WHAT NEEDS TO BE DONE: Write out the part of the passage about textilwerk.com word for word, starting with "We’re currently testing" and going on through "the right fabrics.".

*** GIVEN PASSAGE ***

It takes some controversy and some friction.

Maik Ehmke co-founder at textilwerk.com

Finally, in March 2019, it was time to get textilwerk.com up and running. Today, Mike looks back with a smile on how he and his team celebrated the first orders ‘to the extreme.’

Designer textiles for all

Armani and Ralph Lauren paved the way. H&M and Zara followed. After conquering the wardrobes of people all over the world, these brands started setting their sights on the living rooms as well. So, how would a start-up from Emsdetten, Germany find its place among these household names? “Our concept is different”, says Maik. “We see ourselves as a work bench and studio for artists.”

The textilwerk.com configuration tool enables artists to upload their creations, which customers can then print onto bed linens, curtains, tablecloths or textile posters. “We add new designs to the shop every day, which leads to new collections and themes”, says Maik. Along with their wide range of unique products, textilwerk.com also sets itself apart from other textile-industry players through its sustainable production techniques.

We’re currently testing raw materials made from recycled polyester.

Maik Ehmke co-founder at textilwerk.com
Living room with textilwerk designs

A commitment to sustainability

‘Sustainability’ has become an overused term throughout the business world, often linked to a lot of hollow promises. That is not the case with textilwerk.com. “Our on-demand production model alone makes us more sustainable than a lot of other manufacturers. We never have any surplus production”, says Maik. The company’s state-of-the-art web-to-print solution is the driving force behind this waste-free production approach. The online shop is connected directly with the textile-printing machine. Specialised software ensures that the orders are collected and then optimally sequenced to be printed and cut from the right fabrics.

*** End of GIVEN PASSAGE ***
*** RECORDS SHOWN ***

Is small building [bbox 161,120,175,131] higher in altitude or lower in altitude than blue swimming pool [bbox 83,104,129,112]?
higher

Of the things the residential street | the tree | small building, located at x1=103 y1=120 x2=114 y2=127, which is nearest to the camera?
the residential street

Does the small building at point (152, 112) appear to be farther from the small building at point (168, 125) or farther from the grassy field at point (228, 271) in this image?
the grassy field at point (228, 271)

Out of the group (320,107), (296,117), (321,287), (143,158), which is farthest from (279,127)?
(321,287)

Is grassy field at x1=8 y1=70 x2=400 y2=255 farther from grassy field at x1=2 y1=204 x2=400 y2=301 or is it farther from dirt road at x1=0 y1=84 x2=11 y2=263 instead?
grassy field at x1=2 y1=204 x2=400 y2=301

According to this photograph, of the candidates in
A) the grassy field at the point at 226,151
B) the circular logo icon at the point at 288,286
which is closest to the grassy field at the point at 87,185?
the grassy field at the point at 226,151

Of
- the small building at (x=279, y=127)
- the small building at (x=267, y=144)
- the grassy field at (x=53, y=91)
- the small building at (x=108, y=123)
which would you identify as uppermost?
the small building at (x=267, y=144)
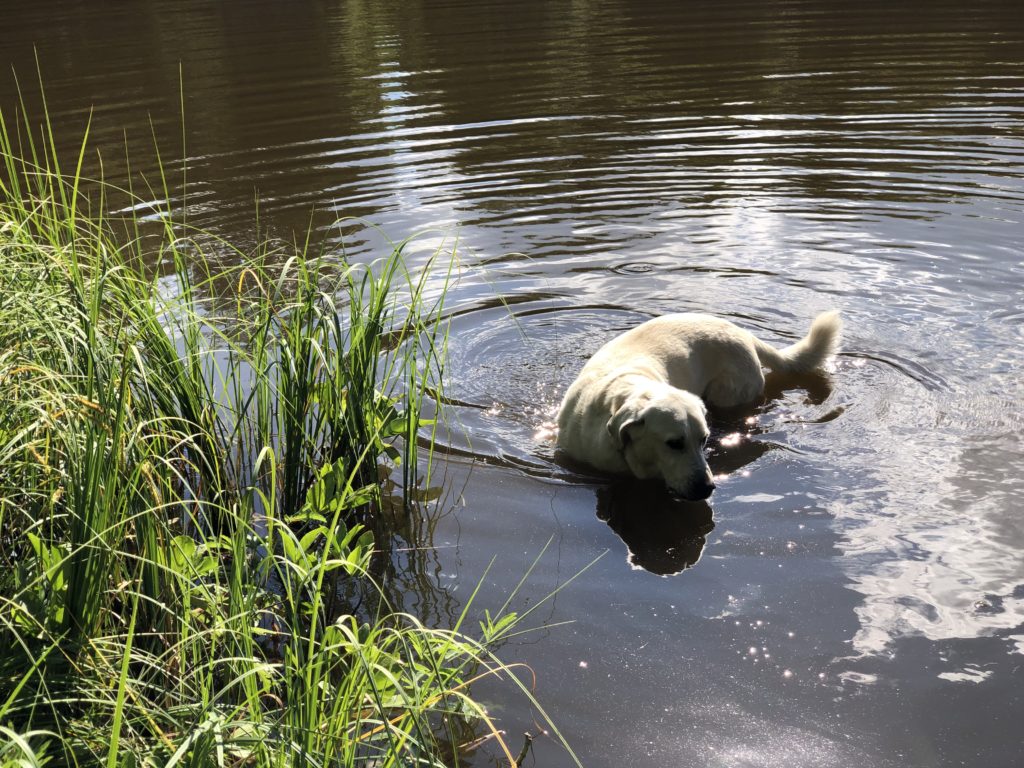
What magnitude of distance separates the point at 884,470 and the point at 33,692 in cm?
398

*** End of RECORDS SHOWN ***
*** RECORDS SHOWN ***

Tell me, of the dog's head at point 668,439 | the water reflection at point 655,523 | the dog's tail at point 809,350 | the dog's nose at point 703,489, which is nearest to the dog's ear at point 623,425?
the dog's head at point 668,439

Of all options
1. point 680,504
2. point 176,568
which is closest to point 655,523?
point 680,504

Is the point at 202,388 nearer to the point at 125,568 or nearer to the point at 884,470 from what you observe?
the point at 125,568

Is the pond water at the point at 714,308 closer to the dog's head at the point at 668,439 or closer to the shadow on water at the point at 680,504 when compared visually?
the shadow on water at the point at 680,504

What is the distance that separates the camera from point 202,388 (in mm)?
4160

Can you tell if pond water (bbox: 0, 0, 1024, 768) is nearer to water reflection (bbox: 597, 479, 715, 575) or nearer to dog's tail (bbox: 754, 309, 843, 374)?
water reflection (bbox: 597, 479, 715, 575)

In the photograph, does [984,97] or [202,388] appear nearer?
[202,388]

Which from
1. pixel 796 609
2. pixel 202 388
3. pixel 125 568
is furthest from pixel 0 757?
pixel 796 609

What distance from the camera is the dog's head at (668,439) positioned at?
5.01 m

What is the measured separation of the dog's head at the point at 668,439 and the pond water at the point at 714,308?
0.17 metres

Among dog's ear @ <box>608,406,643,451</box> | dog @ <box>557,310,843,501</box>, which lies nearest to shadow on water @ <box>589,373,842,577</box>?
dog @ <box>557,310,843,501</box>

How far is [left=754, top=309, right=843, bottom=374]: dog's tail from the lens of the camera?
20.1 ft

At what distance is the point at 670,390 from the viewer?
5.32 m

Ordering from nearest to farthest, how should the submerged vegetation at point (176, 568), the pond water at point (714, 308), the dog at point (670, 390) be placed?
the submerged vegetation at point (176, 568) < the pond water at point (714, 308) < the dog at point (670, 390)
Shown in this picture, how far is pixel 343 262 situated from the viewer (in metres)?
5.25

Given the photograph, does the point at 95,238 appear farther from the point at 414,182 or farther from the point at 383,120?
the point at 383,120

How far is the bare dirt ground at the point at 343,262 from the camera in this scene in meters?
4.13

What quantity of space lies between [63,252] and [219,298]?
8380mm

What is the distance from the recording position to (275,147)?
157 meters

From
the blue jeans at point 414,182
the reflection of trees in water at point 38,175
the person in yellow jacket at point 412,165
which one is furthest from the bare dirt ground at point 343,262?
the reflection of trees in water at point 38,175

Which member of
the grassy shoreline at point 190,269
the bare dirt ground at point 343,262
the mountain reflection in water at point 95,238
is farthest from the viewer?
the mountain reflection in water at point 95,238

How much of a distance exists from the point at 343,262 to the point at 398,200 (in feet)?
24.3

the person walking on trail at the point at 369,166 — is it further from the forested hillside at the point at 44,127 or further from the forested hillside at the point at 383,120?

*** End of RECORDS SHOWN ***
*** RECORDS SHOWN ***

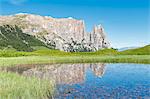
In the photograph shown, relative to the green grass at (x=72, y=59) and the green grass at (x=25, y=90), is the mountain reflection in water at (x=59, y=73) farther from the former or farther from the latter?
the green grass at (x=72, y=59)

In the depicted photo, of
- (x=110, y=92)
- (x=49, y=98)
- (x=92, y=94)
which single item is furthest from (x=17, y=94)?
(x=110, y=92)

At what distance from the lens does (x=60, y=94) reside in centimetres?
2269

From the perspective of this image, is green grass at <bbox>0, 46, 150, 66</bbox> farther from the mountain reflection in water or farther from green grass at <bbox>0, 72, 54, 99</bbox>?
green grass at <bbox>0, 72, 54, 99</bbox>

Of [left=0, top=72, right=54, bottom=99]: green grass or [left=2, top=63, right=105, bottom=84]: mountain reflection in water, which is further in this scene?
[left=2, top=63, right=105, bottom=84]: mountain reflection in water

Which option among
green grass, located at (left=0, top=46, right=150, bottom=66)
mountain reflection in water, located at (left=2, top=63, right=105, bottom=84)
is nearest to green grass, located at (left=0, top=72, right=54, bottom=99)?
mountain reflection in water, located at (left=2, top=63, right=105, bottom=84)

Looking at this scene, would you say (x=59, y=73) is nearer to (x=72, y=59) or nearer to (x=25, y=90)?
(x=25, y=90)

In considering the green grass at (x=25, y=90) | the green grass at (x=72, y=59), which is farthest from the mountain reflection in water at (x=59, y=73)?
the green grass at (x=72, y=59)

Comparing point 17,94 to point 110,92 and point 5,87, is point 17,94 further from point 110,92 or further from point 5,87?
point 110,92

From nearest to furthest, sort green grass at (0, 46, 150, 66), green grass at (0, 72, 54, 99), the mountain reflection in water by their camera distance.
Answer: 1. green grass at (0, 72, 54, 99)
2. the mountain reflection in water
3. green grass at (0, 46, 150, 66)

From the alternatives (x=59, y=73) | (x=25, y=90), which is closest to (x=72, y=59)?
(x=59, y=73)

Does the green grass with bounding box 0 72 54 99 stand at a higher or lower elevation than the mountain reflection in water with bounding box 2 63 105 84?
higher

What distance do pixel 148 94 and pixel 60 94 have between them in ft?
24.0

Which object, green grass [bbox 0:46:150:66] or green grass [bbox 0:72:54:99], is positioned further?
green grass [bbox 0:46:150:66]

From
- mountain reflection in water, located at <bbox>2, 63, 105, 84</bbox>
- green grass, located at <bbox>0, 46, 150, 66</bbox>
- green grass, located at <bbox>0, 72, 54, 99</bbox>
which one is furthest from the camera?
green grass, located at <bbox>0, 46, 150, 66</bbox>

*** End of RECORDS SHOWN ***

REPLY:
We’re currently testing raw materials made from recycled polyester.

Maik Ehmke co-founder at textilwerk.com
Living room with textilwerk designs

A commitment to sustainability

‘Sustainability’ has become an overused term throughout the business world, often linked to a lot of hollow promises. That is not the case with textilwerk.com. “Our on-demand production model alone makes us more sustainable than a lot of other manufacturers. We never have any surplus production”, says Maik. The company’s state-of-the-art web-to-print solution is the driving force behind this waste-free production approach. The online shop is connected directly with the textile-printing machine. Specialised software ensures that the orders are collected and then optimally sequenced to be printed and cut from the right fabrics.